§ Página

------------------------------------

Cometas: outubro de 2024 deve contar com dois viajantes celestes

O cometa C/2023 A3 (Tsuchinshan-ATLAS), descoberto no início de 2023, é um dos eventos astronômicos mais aguardados desse ano. Sua passagem tem sido um espetáculo celeste digno de atenção. O tempo chuvoso em algumas regiões e a fumaça que se espalhou pelo país provavelmente atrapalharam sua visibilidade no Brasil a partir do finalzinho de setembro e início de outubro de 2024.
Quem perdeu a chance de observar na primeira janela de visibilidade, quando o C/2023 A3 podia ser visto a Leste, pouco antes do nascer do Sol, terá uma segunda chance a partir dessa semana. Agora, no entanto, o astro será visível no Oeste, durante e pouco depois do por do Sol. No Brasil, as melhores chances de observar a olho nu devem acontecer entre 10 e 15 de outubro, entre 17h30 e 18h45, tanto mais tarde quanto mais avança o mês. Mas cuidado ao tentar observar nos momento quando o Sol ainda estiver visível: ver o astro rei de binóculos, mesmo perto do por do sol, pode causar cegueira definitiva. Então, use um filtro apropriado.

Durante a primeira janela de observação, em 30 de setembro de 2024, o astrofotógrafo brasileiro Gabriel Zaparolli, fez fotos sensacionais a partir do topo do morro dos Cabritos, em Praia Grande, Santa Catarina. As imagens ficaram tão espetaculares que uma delas foi escolhida como destaque do dia no “Astronomy Picture of the Day” da NASA, o APOD, no dia 4 de outubro de 2024.
O cometa que seguia em direção ao Sol surpreendeu ao passar pelo astro e não se desintegrar, e sua maior aproximação da Terra ocorrerá agora em outubro de 2024. Durante esse período, ele deverá atravessar o céu, movendo-se lentamente com uma cauda que se estende por vários graus no firmamento. Com um núcleo de gelo e poeira, C/2023 A3 nos lembra os “viajantes gelados” que trazem consigo materiais das profundezas do Sistema Solar, ajudando a astrônomos a entender mais sobre as origens do nosso próprio sistema planetário.
Oportunidade dupla: vem aí o cometa C/2024 S1
E se a notícia da passagem do C/2023 A3 por si só já não fosse espetacular, recentemente foi descoberta uma nova e emocionante oportunidade para os observadores do céu: o cometa C/2024 S1 (ATLAS), identificado em setembro de 2024. Este cometa é parte da família Kreutz de “sungrazers”, ou seja, cometas que passam perigosamente perto do Sol. Prevê-se que ele atinja seu ponto mais próximo do Sol, o periélio, em 28 de outubro de 2024. Se sobreviver à intensa proximidade com o Sol, o cometa pode alcançar um brilho de magnitude entre -5 e -7, possivelmente até sendo visível durante o dia.

------------------------------------

§ Tarefa proposta a
Segundo a página sobre os cometas, em que data o C/2024 S1 deve atingir o periélio?

------------------------------------

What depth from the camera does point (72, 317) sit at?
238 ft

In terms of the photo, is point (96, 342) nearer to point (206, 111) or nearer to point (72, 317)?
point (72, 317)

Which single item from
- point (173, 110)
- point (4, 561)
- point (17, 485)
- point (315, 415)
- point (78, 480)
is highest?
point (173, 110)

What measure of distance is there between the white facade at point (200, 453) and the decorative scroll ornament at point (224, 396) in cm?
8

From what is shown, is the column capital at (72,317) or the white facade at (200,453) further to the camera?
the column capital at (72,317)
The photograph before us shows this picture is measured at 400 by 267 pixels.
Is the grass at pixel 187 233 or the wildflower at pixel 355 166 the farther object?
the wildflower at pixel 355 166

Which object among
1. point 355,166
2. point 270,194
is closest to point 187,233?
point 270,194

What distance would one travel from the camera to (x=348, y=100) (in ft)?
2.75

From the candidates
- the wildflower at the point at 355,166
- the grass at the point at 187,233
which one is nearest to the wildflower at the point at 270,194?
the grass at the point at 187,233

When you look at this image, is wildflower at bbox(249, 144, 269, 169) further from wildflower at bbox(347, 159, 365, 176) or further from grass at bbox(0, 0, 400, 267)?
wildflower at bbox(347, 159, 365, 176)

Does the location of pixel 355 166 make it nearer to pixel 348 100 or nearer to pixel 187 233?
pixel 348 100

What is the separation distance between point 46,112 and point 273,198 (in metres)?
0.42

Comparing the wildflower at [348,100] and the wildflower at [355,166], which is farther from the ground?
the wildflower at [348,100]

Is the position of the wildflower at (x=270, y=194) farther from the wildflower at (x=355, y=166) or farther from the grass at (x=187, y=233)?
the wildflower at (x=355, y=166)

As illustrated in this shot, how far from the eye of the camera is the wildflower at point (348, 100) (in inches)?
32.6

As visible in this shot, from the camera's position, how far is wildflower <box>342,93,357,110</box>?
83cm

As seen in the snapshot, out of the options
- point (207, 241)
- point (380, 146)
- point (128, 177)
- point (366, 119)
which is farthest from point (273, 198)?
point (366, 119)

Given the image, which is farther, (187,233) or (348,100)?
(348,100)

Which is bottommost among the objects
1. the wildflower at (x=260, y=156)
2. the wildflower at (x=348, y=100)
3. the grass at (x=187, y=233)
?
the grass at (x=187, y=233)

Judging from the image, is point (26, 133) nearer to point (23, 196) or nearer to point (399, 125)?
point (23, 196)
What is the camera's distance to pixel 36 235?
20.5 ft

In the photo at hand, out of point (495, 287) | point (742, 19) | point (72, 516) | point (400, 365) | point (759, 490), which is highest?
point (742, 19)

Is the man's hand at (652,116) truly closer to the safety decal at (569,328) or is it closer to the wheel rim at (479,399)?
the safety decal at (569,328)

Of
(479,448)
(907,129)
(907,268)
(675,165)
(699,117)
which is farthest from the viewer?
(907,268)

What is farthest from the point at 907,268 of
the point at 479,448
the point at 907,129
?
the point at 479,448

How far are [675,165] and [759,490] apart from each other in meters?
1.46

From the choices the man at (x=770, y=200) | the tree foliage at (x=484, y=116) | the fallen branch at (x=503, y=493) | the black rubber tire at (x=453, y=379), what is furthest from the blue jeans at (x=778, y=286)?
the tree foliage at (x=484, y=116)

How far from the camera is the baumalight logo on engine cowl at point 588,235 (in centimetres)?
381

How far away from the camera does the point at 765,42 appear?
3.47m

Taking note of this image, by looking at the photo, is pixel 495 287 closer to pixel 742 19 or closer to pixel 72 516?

------------------------------------

§ Tarefa proposta b
Apresente como lista JSON de strings, uma para cada linha e sem as linhas em branco, as linhas das entradas começando na que contém "How far are" e terminando no fim das entradas.

§ Resposta esperada a
Em 28 de outubro de 2024.

§ Resposta esperada b
[
  "How far are [675,165] and [759,490] apart from each other in meters?",
  "1.46",
  "From the choices the man at (x=770, y=200) | the tree foliage at (x=484, y=116) | the fallen branch at (x=503, y=493) | the black rubber tire at (x=453, y=379), what is furthest from the blue jeans at (x=778, y=286)?",
  "the tree foliage at (x=484, y=116)",
  "How far from the camera is the baumalight logo on engine cowl at point 588,235 (in centimetres)?",
  "381",
  "How far away from the camera does the point at 765,42 appear?",
  "3.47m",
  "Taking note of this image, by looking at the photo, is pixel 495 287 closer to pixel 742 19 or closer to pixel 72 516?"
]